To control as many variables as possible, I chose to test popular search engines in different countries. In addition to Google.com, I tested Google.com.au, Google.co.jp, and Baidu.com, which is a popular search engine in China. I expected the Google sites associated with Australia and Japan to show noticeably higher response times due to geographic distance. However, all three Google domains returned very similar average roundtrip times (26–32 ms) with 0% packet loss.

The traceroute results supported this similarity. All three Google domains reached their destination in 11–12 hops, and each trace showed a single timeout at the same point in the path before continuing successfully. In contrast, Baidu.com had a significantly higher average roundtrip time (287 ms) and required 23 hops to reach its destination. The Baidu trace also displayed six timeouts, mostly toward the end of the route.

Based on these results, there appears to be a relationship between roundtrip time and the distance packets must travel.
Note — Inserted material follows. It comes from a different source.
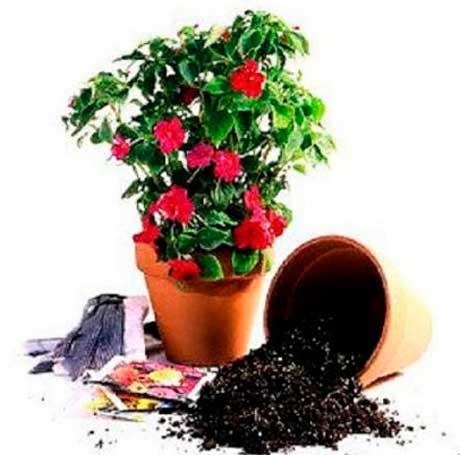 Уход за комнатными растениями и садовыми растениями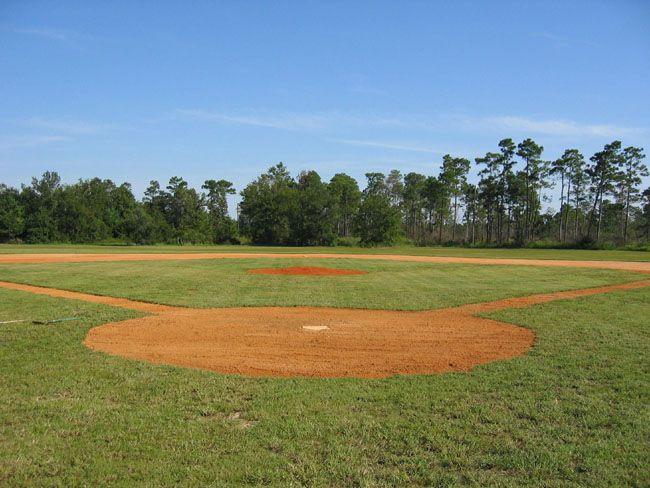 baseball field in backyard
Baidu’s significantly higher roundtrip time and greater number of hops suggest that the data traveled through more routing points before reaching its destination. However, the Google domains associated with other countries didn’t show increased latency, which suggests that domain names alone don’t always reflect the actual physical routing path. The structure of modern networks may allow traffic to be routed more efficiently than expected. One explanation for this consistency is the use of content delivery networks (CDNs) and globally distributed infrastructure. A content delivery network is a geographically distributed group of servers that caches content close to end users, allowing data to be delivered from nearby locations rather than a distant origin server (Cloudflare, n.d.).

Ping and traceroute can both be useful troubleshooting tools. Ping quickly verifies whether a destination is reachable and measures latency and packet loss. If packets are lost or response times are unusually high, it may indicate a connectivity issue. Traceroute provides additional detail by identifying where delays or failures occur along the path. For example, if timeouts consistently appear at a specific hop, that router or network segment may be experiencing issues.

A ping or traceroute request might time out for several reasons. One possibility is packet loss caused by network congestion. Another possibility is that a router or firewall is configured not to respond to these types of requests. Timeouts may also occur if the destination server is unreachable or temporarily unavailable.